### Passage to read
[Start of Attachment]

Insulting the prophet may lead to assault
But who is at fault?
To find such insulting “prohibited speech”
Is a bit of a reach
To claim that both parties are equally blameful
Is utterly shameful.
Insults and offenses may have their uses
As convenient excuses.
I’m busy putting together tests and cabinets today, so not as much time to put together verse or prose. The above was prompted by this story on NPR’s All Things Considered. It does a nice job beginning to untangle the gordian knot that is Middle East unrest. One particular passage stood out to me as I listened in the car:
RAZ: Rami Khouri, in reality now, any person in the world – anyone – with access with the Internet can easily set off a conflagration in parts of the Islamic world by simply insulting the Prophet Muhammad. That seems to me to be a very unstable state of affairs.
KHOURI: Well, it’s a criminal act if you do that in the eyes of most Muslims. It’s very insulting. You know, there’s laws in the United States and in France and other places against, for instance, anti-Semitism or denying the Holocaust, which there should be.

[End of Attachment]

### Task brief
In the post on insulting the prophet, which radio program aired the story that prompted the verse?

Stored data
[Start of Attachment]

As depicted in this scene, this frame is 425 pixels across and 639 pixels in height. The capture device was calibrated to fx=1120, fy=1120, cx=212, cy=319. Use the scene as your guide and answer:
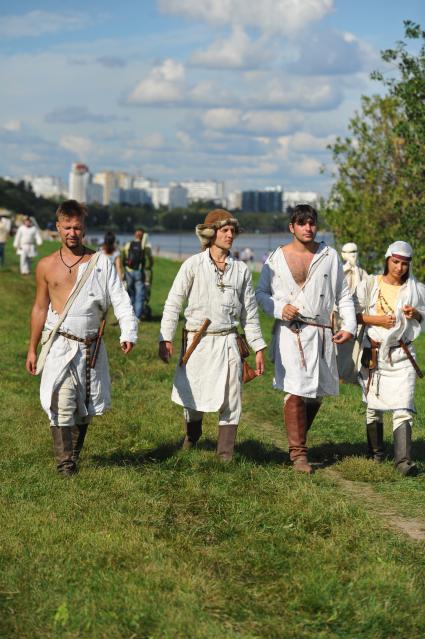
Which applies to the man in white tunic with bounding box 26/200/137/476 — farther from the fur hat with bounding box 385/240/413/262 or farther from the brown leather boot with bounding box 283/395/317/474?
the fur hat with bounding box 385/240/413/262

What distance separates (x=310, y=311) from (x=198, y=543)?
275 centimetres

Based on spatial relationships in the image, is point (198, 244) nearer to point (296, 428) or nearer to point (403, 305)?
point (403, 305)

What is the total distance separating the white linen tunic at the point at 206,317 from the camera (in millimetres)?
8531

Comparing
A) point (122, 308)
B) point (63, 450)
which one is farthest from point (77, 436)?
point (122, 308)

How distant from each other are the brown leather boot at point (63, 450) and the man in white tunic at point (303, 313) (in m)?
1.73

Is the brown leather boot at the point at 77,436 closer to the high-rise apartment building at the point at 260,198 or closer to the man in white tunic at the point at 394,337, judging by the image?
the man in white tunic at the point at 394,337

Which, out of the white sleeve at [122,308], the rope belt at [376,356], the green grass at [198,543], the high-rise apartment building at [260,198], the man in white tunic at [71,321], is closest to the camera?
the green grass at [198,543]

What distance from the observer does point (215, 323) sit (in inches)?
337

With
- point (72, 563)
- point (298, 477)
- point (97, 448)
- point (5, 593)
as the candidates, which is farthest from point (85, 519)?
point (97, 448)

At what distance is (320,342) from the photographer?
8.66m

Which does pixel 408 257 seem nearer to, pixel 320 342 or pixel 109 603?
pixel 320 342

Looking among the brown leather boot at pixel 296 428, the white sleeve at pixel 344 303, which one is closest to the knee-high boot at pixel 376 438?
the brown leather boot at pixel 296 428

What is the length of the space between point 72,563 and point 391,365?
12.6ft

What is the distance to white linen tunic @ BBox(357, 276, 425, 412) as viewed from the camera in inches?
344
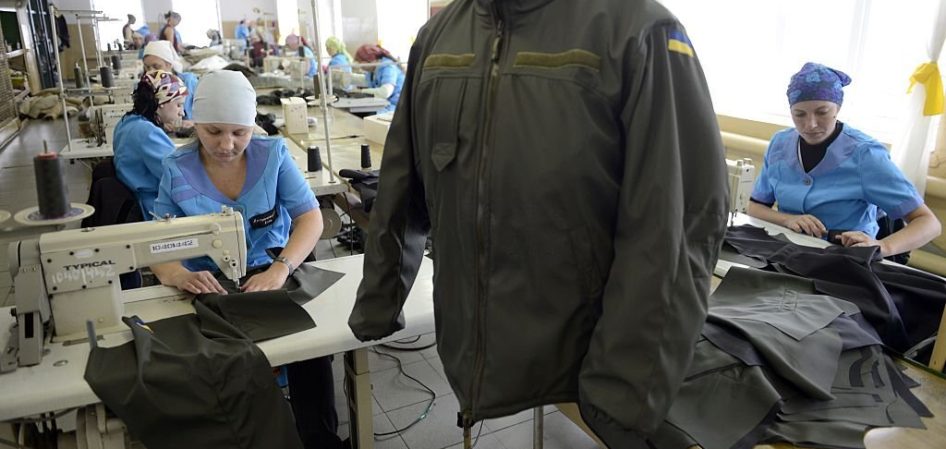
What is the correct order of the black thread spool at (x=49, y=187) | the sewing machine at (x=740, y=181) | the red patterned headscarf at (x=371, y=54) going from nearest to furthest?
the black thread spool at (x=49, y=187)
the sewing machine at (x=740, y=181)
the red patterned headscarf at (x=371, y=54)

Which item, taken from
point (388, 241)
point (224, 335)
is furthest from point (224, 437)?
point (388, 241)

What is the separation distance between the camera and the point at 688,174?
2.73 ft

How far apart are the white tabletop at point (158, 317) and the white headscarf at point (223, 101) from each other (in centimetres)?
47

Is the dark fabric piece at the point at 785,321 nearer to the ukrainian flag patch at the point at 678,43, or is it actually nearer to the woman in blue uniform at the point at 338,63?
the ukrainian flag patch at the point at 678,43

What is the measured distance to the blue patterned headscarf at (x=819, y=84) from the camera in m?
2.07

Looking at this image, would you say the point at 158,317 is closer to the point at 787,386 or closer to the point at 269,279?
the point at 269,279

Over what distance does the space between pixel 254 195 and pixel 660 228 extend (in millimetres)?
1384

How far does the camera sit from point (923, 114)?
2887 mm

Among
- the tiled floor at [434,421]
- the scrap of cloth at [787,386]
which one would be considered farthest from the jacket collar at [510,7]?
the tiled floor at [434,421]

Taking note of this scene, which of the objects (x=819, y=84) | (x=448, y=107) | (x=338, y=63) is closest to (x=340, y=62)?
(x=338, y=63)

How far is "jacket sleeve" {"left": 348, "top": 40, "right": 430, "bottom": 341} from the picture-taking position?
1.10 metres

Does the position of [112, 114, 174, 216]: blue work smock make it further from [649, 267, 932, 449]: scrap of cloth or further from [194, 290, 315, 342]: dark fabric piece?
[649, 267, 932, 449]: scrap of cloth

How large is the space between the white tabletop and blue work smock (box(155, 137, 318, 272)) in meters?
0.18

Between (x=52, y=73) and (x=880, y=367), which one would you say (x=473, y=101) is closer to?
(x=880, y=367)
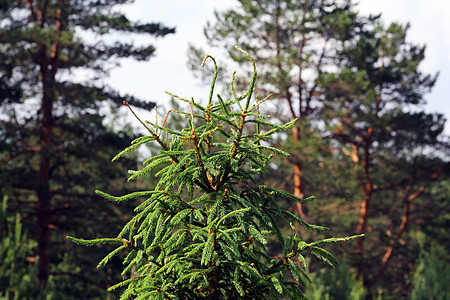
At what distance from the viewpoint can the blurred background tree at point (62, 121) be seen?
13828 millimetres

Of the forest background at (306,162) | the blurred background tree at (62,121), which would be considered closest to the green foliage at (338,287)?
the forest background at (306,162)

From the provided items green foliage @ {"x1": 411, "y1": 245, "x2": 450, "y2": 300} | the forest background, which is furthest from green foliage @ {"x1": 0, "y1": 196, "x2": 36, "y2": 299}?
green foliage @ {"x1": 411, "y1": 245, "x2": 450, "y2": 300}

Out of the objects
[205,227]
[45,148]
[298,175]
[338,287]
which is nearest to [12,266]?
[45,148]

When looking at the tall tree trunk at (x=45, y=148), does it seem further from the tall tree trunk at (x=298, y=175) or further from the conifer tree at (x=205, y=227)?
the conifer tree at (x=205, y=227)

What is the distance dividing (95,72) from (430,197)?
20.5 meters

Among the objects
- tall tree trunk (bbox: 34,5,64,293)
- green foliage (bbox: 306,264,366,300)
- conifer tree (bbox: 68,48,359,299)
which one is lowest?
conifer tree (bbox: 68,48,359,299)

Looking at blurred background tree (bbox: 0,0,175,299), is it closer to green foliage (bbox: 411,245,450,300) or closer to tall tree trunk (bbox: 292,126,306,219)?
tall tree trunk (bbox: 292,126,306,219)

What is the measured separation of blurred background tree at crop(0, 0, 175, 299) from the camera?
45.4 feet

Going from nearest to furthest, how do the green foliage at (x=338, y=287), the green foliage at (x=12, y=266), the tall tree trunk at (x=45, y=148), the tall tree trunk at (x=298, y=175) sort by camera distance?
the green foliage at (x=12, y=266)
the tall tree trunk at (x=45, y=148)
the green foliage at (x=338, y=287)
the tall tree trunk at (x=298, y=175)

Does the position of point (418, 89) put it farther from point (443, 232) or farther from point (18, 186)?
point (18, 186)

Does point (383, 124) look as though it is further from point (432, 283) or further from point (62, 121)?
point (62, 121)

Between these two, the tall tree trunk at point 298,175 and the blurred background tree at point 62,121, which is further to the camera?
the tall tree trunk at point 298,175

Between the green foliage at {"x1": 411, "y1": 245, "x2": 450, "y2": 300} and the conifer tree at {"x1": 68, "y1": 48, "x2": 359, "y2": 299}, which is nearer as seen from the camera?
the conifer tree at {"x1": 68, "y1": 48, "x2": 359, "y2": 299}

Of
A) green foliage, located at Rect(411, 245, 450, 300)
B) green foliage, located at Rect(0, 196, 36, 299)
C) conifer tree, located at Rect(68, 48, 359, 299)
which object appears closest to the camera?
conifer tree, located at Rect(68, 48, 359, 299)
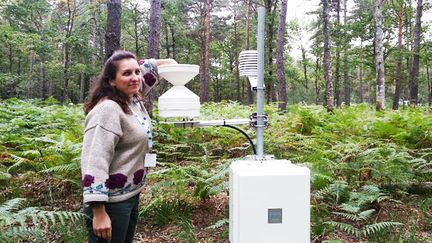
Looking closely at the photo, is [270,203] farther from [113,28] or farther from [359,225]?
[113,28]

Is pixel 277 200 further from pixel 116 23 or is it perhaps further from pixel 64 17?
pixel 64 17

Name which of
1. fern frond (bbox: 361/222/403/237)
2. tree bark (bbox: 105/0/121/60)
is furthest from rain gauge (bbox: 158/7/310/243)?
tree bark (bbox: 105/0/121/60)

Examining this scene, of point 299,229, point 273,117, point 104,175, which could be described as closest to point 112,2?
point 273,117

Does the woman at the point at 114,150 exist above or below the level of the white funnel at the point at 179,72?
below

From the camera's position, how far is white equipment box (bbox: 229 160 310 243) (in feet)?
6.52

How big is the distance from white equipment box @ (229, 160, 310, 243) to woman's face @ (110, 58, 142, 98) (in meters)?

[End of Attachment]

### Task response
NPR's All Things Considered